__Material shown__:
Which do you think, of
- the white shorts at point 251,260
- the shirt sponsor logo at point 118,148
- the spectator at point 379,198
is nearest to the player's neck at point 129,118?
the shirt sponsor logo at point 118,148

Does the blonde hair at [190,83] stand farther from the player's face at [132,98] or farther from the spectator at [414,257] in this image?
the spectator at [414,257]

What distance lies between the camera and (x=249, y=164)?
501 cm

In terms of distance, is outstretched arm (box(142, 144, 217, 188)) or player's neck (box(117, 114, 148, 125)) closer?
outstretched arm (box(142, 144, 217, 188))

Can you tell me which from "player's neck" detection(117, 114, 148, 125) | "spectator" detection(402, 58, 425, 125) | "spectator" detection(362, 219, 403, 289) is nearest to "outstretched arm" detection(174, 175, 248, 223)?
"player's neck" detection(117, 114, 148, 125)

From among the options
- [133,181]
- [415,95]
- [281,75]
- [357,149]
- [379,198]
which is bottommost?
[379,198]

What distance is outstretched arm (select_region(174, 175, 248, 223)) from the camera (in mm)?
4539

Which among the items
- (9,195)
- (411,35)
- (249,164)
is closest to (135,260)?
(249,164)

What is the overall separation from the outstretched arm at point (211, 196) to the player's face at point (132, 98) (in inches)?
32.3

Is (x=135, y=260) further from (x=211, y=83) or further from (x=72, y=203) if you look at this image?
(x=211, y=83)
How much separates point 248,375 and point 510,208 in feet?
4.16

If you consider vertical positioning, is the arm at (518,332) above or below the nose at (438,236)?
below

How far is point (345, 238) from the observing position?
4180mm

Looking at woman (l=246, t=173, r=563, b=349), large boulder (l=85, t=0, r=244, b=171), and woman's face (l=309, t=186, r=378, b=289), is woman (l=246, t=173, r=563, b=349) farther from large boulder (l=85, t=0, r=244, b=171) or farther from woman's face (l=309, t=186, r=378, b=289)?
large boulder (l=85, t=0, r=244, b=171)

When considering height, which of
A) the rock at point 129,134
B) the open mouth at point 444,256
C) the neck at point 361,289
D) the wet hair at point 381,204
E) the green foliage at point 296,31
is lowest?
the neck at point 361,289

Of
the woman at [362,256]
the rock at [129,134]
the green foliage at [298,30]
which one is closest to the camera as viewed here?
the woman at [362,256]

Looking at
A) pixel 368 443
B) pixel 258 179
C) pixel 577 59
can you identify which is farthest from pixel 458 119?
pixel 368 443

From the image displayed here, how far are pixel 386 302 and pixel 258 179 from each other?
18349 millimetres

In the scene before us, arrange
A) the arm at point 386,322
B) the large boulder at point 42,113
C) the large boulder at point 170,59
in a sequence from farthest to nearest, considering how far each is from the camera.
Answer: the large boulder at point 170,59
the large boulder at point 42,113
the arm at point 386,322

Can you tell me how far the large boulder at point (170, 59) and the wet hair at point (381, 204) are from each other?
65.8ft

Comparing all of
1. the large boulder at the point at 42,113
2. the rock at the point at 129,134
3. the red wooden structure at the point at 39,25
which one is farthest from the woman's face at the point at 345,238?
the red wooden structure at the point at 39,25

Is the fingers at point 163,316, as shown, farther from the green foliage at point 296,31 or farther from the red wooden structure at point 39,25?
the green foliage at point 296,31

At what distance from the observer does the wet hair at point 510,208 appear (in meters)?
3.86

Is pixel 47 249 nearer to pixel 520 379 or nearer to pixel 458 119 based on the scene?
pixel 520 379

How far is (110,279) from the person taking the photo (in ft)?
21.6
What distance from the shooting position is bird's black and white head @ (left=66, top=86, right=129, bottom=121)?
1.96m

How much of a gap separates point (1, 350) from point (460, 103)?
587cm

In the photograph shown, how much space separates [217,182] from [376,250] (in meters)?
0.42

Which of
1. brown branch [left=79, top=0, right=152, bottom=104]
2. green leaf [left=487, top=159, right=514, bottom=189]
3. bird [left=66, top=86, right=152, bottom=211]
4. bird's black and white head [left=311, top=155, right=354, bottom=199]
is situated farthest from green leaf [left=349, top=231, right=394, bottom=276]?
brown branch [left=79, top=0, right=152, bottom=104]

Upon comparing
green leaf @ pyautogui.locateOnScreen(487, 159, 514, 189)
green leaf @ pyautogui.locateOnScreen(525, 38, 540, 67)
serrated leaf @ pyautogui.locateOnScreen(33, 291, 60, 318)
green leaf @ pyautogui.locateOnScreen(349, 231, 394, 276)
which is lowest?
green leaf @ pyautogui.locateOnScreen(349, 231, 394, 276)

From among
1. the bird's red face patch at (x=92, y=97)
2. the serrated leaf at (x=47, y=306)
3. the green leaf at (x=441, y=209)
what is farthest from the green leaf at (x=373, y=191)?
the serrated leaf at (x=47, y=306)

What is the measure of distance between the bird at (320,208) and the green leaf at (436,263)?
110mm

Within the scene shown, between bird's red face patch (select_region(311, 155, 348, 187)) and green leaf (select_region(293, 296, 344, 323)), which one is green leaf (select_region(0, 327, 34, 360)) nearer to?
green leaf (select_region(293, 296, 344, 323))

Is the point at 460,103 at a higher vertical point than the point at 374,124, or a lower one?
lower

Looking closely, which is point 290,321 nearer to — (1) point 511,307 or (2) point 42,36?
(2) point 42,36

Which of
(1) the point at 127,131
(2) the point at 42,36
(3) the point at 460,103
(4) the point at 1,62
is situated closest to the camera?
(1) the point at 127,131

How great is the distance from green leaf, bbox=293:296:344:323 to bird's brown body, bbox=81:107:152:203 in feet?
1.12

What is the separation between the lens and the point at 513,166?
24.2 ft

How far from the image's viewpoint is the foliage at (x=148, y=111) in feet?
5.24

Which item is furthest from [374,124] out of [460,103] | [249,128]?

* * *

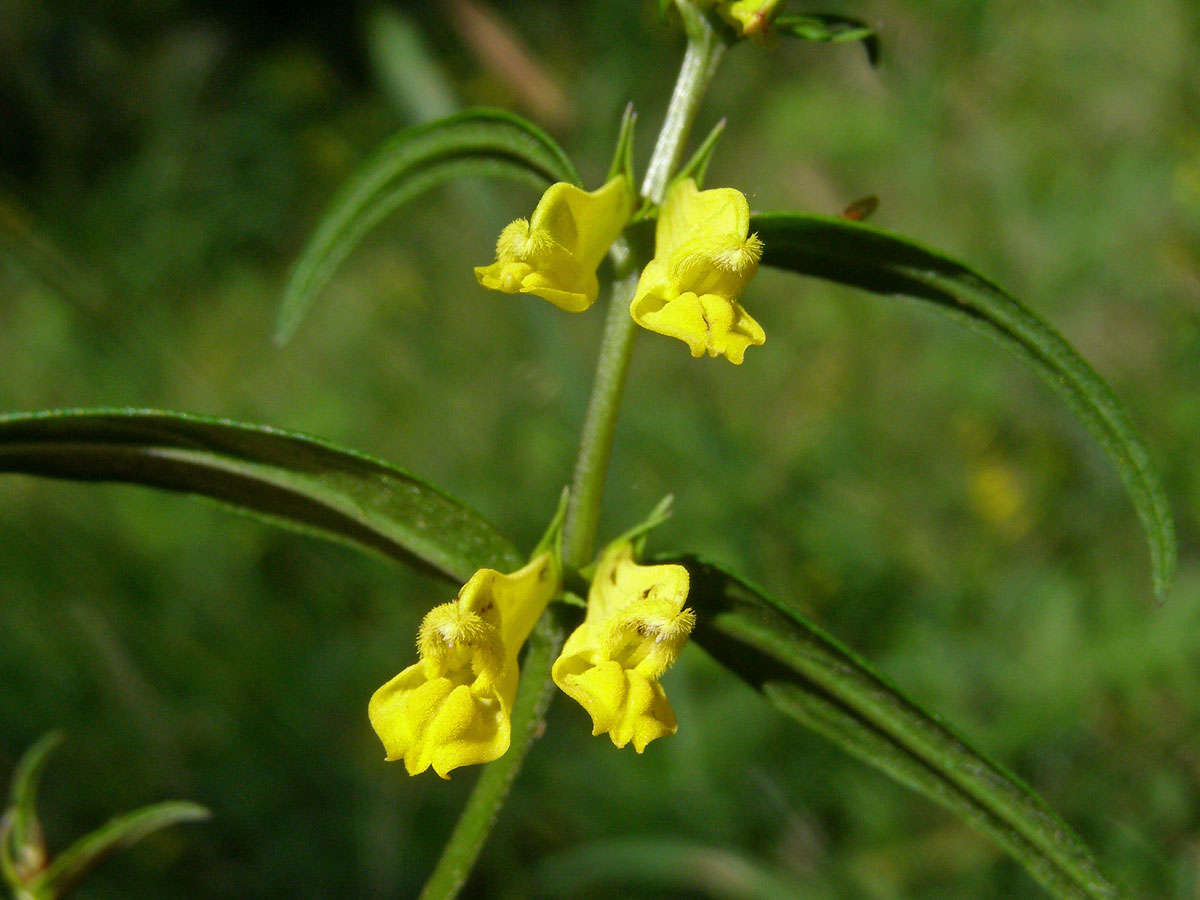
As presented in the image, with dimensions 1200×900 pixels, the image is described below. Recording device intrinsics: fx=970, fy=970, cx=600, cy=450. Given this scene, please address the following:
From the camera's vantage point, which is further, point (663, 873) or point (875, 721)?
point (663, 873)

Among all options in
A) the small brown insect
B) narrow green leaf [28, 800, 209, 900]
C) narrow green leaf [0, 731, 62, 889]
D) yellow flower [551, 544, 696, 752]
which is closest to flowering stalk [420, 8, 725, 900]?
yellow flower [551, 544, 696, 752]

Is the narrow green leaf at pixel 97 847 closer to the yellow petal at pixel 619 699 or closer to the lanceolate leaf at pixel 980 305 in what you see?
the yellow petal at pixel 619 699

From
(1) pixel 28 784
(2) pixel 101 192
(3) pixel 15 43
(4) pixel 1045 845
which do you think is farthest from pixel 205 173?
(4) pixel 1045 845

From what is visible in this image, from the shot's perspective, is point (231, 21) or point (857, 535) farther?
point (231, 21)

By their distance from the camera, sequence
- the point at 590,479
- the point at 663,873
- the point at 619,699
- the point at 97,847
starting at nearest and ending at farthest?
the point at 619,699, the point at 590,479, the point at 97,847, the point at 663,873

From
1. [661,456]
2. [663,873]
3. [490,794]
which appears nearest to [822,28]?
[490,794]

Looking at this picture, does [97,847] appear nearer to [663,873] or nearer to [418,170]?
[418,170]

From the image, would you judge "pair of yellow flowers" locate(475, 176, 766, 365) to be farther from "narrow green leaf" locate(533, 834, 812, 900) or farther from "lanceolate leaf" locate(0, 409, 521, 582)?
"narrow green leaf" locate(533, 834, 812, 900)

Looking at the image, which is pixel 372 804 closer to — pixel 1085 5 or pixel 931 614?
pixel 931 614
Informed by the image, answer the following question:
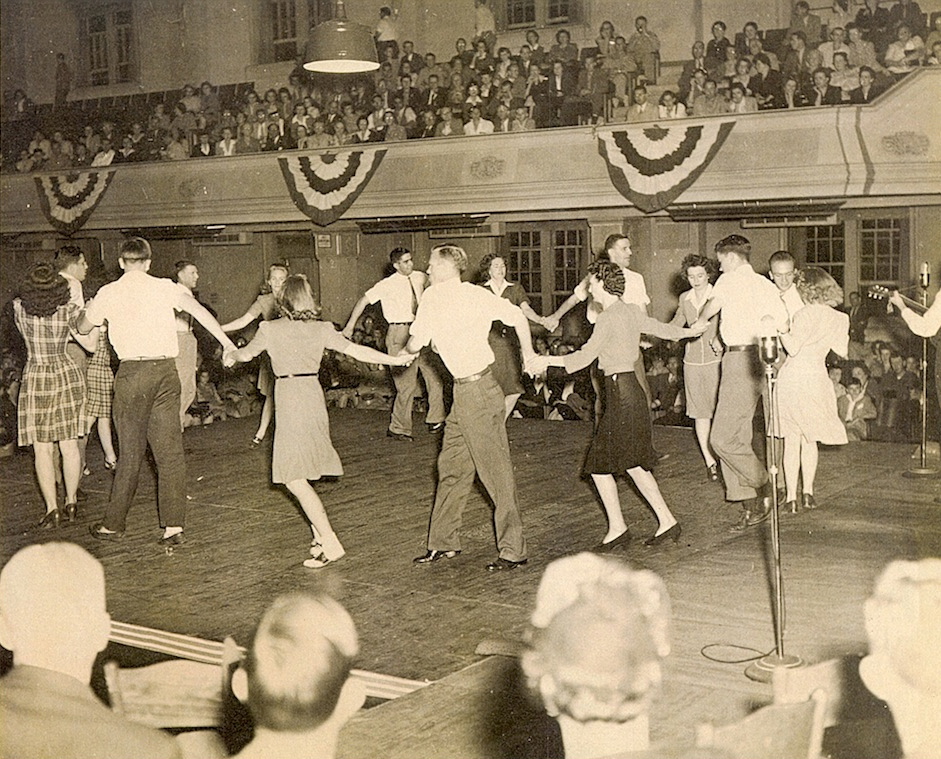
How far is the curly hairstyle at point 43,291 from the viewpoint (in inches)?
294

__Description of the task__: Identify every line in the records above that contains the word "options", and copy each such line in full.

__Exercise output__:
From among the options
Among all options in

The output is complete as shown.